Exercise instructions ::
Using the entries that follow, write out the line containing "[researcher-annotated camera trap]", the line containing "common name: domestic cow", and every line between them, exactly and nothing else.

___ Extracted records

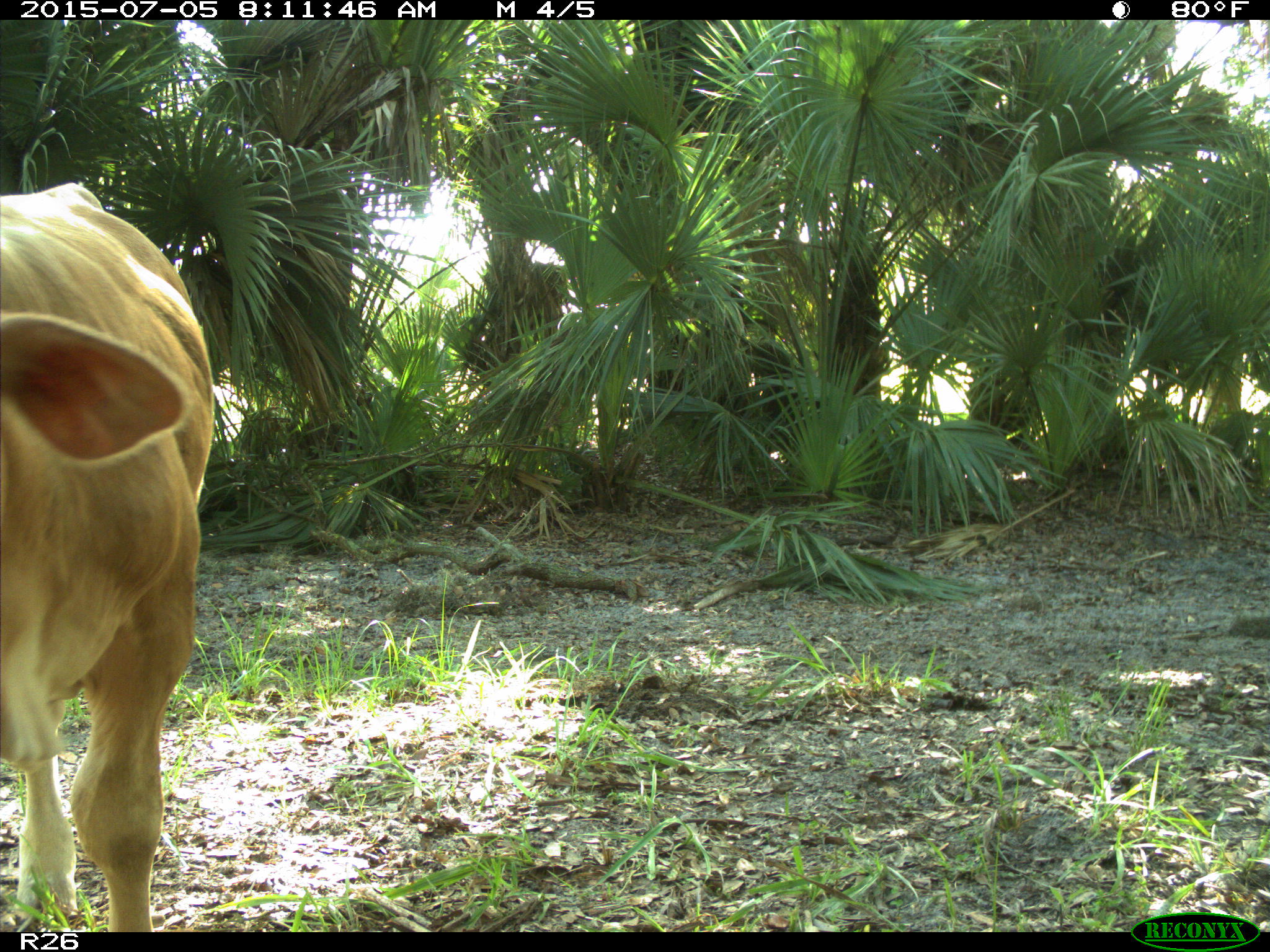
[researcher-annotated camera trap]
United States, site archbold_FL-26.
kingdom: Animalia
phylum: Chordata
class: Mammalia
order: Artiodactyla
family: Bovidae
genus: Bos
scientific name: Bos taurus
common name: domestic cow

______
___ Extracted records

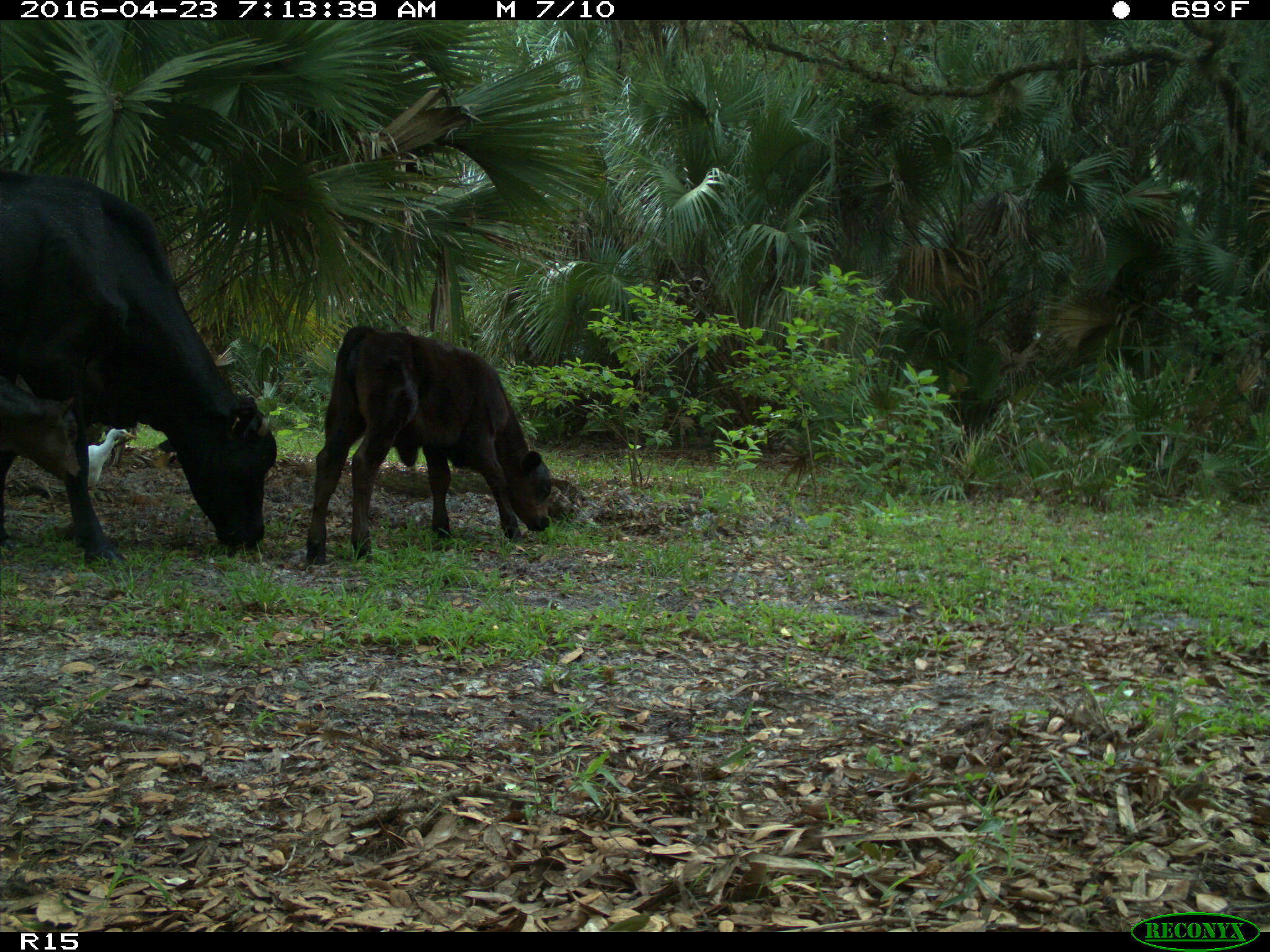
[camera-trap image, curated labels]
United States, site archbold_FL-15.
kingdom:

______

Task result ::
[researcher-annotated camera trap]
United States, site archbold_FL-26.
kingdom: Animalia
phylum: Chordata
class: Mammalia
order: Artiodactyla
family: Bovidae
genus: Bos
scientific name: Bos taurus
common name: domestic cow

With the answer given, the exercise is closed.